Al Akhali, Khaled M.; Alzomar, Abdulkarim K.; Khan, Noohu Abdulla; Alavudeen, Sirajudeen S.
January 2013
Pharmacie Globale;Jan2013, Vol. 4 Issue 1, p1
Academic Journal
Misuse of antibiotics leads to antibiotic resistant. It is continuous challenge for the medical professionals. In developing countries the antibiotics are sold as over the counter drugs is one of the important reasons for the antibiotic resistance and misuse of it. A Descriptive study was conducted for six months period in Thamar province. Misuse of antibiotics was assessed by a questionnaire for the healthcare professionals and the patients. Responded questionnaire from 200 patients selected randomly from the Al-Wahdah Hospital area, and 220 prescriptions from various doctors with multiple specialties from the same province were collected. Among the 200 participants, 82% reported antibiotic use without medical prescription, and the remaining 18% took the antibiotics with medical prescription. About 68.18% of all medical prescriptions in this study were without diagnosis, only 48.18% of doctors dependent on laboratory investigations, and all of the doctors' prescriptions (100%) in this study they prescribed antibiotics without culture sensitivity test.

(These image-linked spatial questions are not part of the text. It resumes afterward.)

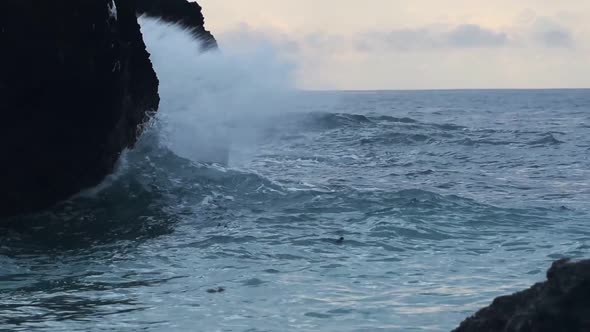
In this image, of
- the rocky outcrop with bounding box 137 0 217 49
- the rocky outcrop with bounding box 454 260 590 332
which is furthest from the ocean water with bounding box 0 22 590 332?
the rocky outcrop with bounding box 137 0 217 49

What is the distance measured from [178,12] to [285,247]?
1247 cm

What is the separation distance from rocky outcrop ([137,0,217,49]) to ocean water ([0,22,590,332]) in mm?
2560

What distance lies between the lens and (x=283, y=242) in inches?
368

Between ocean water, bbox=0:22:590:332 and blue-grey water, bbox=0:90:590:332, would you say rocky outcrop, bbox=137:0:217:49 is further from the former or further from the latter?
blue-grey water, bbox=0:90:590:332

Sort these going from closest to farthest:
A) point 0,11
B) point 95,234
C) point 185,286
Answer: point 185,286
point 0,11
point 95,234

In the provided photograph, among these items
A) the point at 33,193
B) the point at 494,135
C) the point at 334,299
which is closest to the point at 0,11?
the point at 33,193

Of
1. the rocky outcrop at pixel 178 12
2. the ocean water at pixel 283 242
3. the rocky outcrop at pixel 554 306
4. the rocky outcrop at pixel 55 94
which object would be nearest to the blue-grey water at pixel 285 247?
the ocean water at pixel 283 242

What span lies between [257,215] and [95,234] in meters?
2.21

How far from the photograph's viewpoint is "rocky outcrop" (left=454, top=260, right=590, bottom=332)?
13.0ft

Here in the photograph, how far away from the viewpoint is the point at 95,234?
32.7 feet

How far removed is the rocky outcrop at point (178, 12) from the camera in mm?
19219

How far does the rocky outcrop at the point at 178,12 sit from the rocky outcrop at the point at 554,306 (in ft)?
52.3

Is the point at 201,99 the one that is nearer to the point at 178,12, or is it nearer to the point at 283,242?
the point at 178,12

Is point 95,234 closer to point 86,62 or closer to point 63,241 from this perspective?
point 63,241
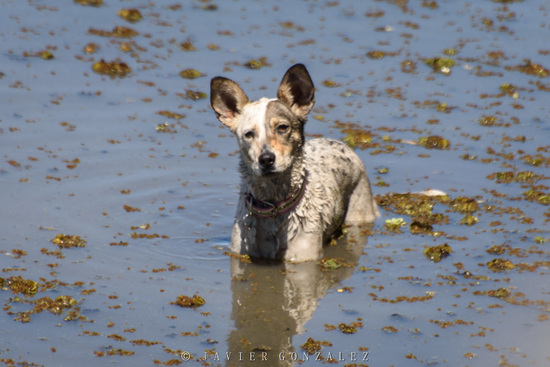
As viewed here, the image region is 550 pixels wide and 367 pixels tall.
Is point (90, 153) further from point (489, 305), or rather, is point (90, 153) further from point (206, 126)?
point (489, 305)

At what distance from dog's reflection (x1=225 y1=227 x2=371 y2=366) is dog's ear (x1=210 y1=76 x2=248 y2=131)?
4.82 ft

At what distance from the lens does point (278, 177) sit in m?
8.46

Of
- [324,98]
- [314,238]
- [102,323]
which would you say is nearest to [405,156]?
[324,98]

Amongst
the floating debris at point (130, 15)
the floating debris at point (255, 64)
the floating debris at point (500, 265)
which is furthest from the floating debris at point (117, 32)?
the floating debris at point (500, 265)

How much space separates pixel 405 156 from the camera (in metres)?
11.9

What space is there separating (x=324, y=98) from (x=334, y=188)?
460 cm

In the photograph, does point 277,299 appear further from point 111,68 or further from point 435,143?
point 111,68

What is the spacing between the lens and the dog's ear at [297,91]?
8430 mm

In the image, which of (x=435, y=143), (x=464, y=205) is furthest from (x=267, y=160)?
(x=435, y=143)

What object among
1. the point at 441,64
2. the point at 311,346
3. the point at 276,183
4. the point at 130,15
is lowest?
the point at 311,346

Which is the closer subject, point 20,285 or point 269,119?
point 20,285

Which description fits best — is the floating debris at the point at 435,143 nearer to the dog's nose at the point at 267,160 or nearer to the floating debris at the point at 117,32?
the dog's nose at the point at 267,160

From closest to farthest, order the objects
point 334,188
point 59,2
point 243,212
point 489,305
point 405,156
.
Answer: point 489,305 → point 243,212 → point 334,188 → point 405,156 → point 59,2

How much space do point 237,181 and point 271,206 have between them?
238 centimetres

Most of the public did not have knowledge about the grave hazards of misuse of antibiotics, about 64% of them they did not have any awareness about the misuse of antibiotics and 36% of them known about it. The highest percentage for taking the antibiotics without medical prescription were in sore throat about 54.9% followed by abdominal pain 10.4% and Urinary tract infections 8.5%. Prescriptions without diagnosis were 68.18%, about 12.27% include drug-drug interactions, 11.36% with dose errors. The most common antibiotics with medical prescription are third generation cephalosporin about 32.73%. The antibiotics that are dispensed without medical prescription were penicillins 26.92%. A higher percentage (65.0%) of antibiotic use was recorded in Ghana and between 30.0% and 60.0% of the patients in the primary health care centers received antibiotics in the developed and the developing countries. Similarly, a study which was carried out in Cambodia showed that the percentage of antibiotics which was used ranged from 10.0% to 66.0%.